What you are asked to do =
Repeat exactly the lines of the listing from the line containing "Which entity is nearer, [76,196] or [56,67]?" through its last line, and nothing beyond them.

----- Working data -----

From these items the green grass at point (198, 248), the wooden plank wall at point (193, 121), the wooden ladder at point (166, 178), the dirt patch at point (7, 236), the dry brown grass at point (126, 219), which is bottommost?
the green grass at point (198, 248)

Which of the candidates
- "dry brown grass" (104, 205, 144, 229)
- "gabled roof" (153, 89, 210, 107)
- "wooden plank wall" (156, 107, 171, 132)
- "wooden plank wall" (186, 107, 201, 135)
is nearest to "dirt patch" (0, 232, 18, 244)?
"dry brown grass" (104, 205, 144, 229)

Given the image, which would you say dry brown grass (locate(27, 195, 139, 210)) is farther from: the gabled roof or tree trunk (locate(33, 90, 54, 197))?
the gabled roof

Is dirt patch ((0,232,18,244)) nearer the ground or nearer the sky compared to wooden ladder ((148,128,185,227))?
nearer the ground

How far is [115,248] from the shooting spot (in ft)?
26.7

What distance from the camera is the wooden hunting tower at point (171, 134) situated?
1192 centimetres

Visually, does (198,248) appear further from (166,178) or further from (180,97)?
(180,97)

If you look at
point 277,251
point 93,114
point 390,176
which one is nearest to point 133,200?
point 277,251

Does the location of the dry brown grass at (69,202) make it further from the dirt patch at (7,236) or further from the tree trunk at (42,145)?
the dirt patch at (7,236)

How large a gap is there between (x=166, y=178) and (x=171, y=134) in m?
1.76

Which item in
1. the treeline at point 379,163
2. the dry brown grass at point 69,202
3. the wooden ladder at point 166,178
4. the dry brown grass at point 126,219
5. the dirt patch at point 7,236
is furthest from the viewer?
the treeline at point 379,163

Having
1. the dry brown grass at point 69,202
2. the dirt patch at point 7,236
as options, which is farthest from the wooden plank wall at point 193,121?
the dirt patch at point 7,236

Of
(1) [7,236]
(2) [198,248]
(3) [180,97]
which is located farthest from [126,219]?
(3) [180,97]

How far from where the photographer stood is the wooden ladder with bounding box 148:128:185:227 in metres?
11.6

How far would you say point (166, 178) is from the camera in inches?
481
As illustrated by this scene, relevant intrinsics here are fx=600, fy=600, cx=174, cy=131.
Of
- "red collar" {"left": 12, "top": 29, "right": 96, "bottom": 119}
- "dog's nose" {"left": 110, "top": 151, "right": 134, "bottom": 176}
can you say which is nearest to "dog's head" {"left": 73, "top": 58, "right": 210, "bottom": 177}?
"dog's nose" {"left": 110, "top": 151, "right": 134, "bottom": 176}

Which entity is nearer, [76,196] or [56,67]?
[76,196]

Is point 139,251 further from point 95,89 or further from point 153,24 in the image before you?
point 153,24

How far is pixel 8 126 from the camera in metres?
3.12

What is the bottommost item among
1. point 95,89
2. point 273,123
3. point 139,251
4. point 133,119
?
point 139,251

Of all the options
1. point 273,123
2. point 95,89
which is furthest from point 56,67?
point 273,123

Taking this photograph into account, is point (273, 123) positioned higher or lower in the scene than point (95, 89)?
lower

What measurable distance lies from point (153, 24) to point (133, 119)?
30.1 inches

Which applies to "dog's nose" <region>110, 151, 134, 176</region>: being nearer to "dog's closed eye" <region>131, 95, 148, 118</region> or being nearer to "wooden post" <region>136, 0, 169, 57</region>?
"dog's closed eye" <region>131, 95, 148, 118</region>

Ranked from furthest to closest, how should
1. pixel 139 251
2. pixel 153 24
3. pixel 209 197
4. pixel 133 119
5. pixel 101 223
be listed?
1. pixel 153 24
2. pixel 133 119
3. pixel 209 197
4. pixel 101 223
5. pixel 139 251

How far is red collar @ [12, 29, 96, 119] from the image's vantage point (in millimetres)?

-----

The completed task =
Which entity is nearer, [76,196] or [56,67]?
[76,196]

Is point 139,251 further from point 95,89 or further from point 153,24 in the image before you?
point 153,24

How far is pixel 8 126 from the camera in metres?
3.12

What is the bottommost item among
1. point 95,89
2. point 273,123
3. point 139,251
4. point 133,119
?
point 139,251

Of all the options
1. point 273,123
2. point 95,89
which is furthest from point 56,67?
point 273,123

Taking this photograph into account, is point (273, 123) positioned higher or lower in the scene than point (95, 89)?
lower

What measurable distance lies from point (153, 24) to point (133, 119)?
30.1 inches

Which applies to "dog's nose" <region>110, 151, 134, 176</region>: being nearer to "dog's closed eye" <region>131, 95, 148, 118</region> or being nearer to "wooden post" <region>136, 0, 169, 57</region>?
"dog's closed eye" <region>131, 95, 148, 118</region>

Ranked from furthest to closest, how should
1. pixel 139 251
2. pixel 153 24
3. pixel 209 197
4. pixel 133 119
5. pixel 101 223
be listed?
1. pixel 153 24
2. pixel 133 119
3. pixel 209 197
4. pixel 101 223
5. pixel 139 251

How far is red collar @ [12, 29, 96, 119] from the image's vantage point (in millimetres)?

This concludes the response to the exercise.